Scraped caption text data:
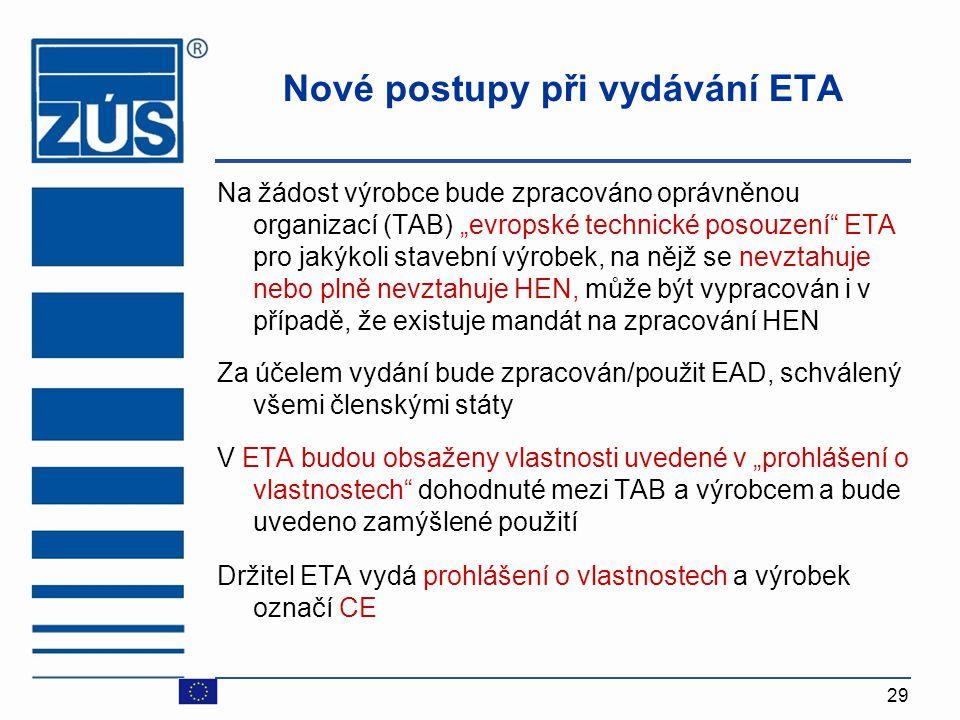"""29 Nové postupy při vydávání ETA Na žádost výrobce bude zpracováno oprávněnou organizací (TAB) """"evropské technické posouzení"""" ETA pro jakýkoli stavebn"""
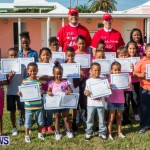 Elliot Primary School Literacy Bermuda, October 3, 2013-33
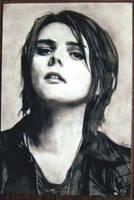 Gerard Way 2 by phannygc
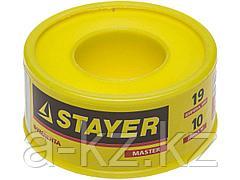 Фумлента STAYER MASTER, плотность 0,40 г/см3, 0,075ммх19ммх10м, 12360-19-040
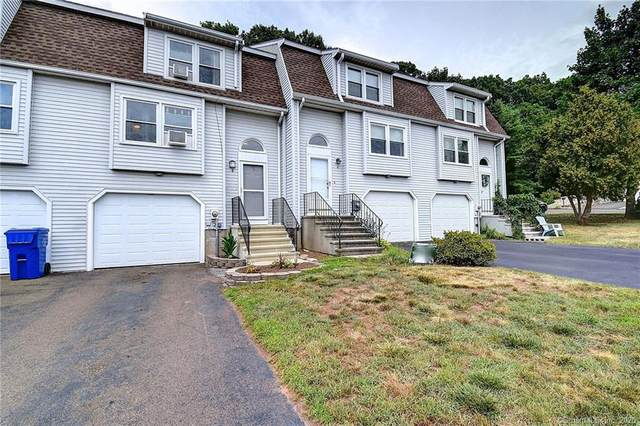8 Kowal Court, Newington, CT 06111 (MLS #170322178) :: Hergenrother Realty Group Connecticut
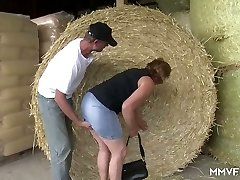 Wild farmer lures obese mature lady in glasses and pulverizes her in shed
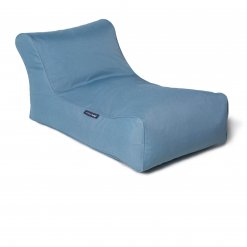 blue sky eclipse studio lounger bean bag
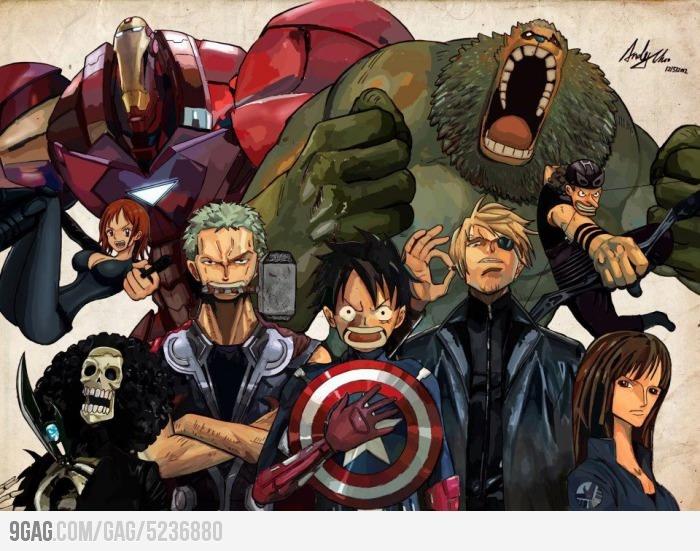 One Piece Avengers!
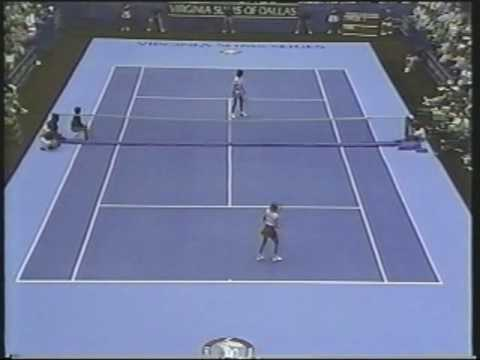 Chris Evert d. Pam Shriver - 1987 Dallas final with forehand winners
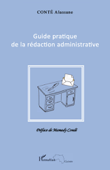 Guide pratique de la rédaction administrative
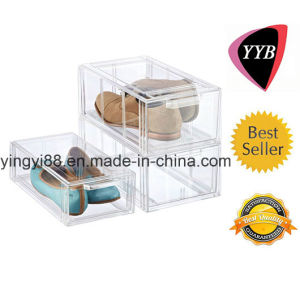 Best Selling Clear Acrylic Shoe Box for Women pictures & photos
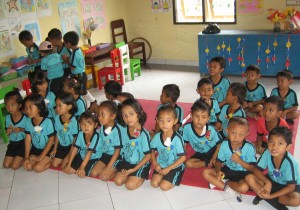 Kindy at Pegadungan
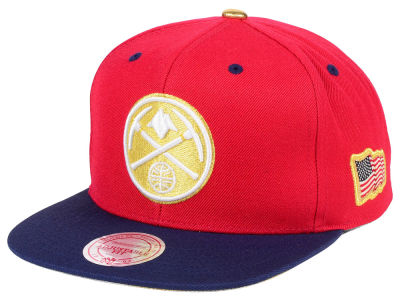 Denver Nuggets Mitchell & Ness NBA USA 2Tone 2.0 Snapback Cap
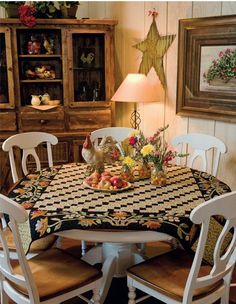 Simple Comforts by Martingale | That Patchwork Place, -- I love this quilt on the table!!!
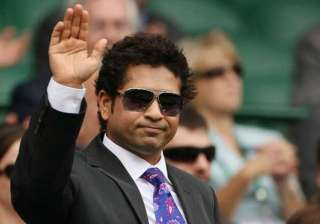 sachin tendulkar to be inducted in laureus sports...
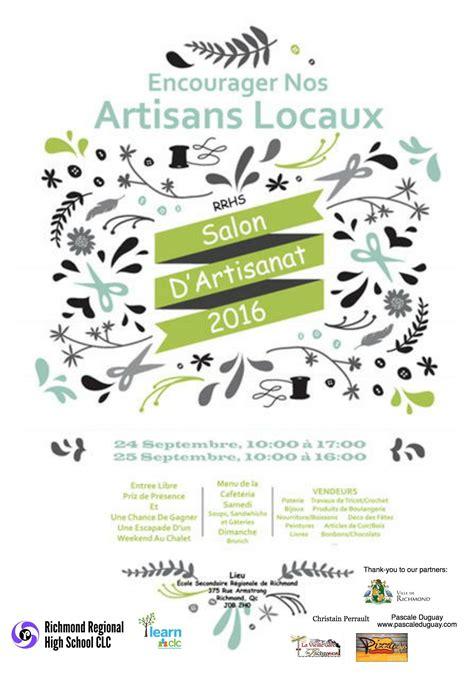 autumn artisan show sale richmond regional high schoolrichmond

• **ABOUT THIS TASK**
The expected output is an exact retyping of the lines from the line with "Gerard Way 2 by phannygc" through the last line of the data, with both ends kept and the pictures dropped.

• **SOLVED EXERCISE**
 Gerard Way 2 by phannygc
 Фумлента STAYER MASTER, плотность 0,40 г/см3, 0,075ммх19ммх10м, 12360-19-040
8 Kowal Court, Newington, CT 06111 (MLS #170322178) :: Hergenrother Realty Group Connecticut
 Wild farmer lures obese mature lady in glasses and pulverizes her in shed
 blue sky eclipse studio lounger bean bag
 One Piece Avengers!
 Chris Evert d. Pam Shriver - 1987 Dallas final with forehand winners
 Guide pratique de la rédaction administrative
 Best Selling Clear Acrylic Shoe Box for Women pictures & photos
 Kindy at Pegadungan
 Denver Nuggets Mitchell & Ness NBA USA 2Tone 2.0 Snapback Cap
 Simple Comforts by Martingale | That Patchwork Place, -- I love this quilt on the table!!!
 sachin tendulkar to be inducted in laureus sports...
 autumn artisan show sale richmond regional high schoolrichmond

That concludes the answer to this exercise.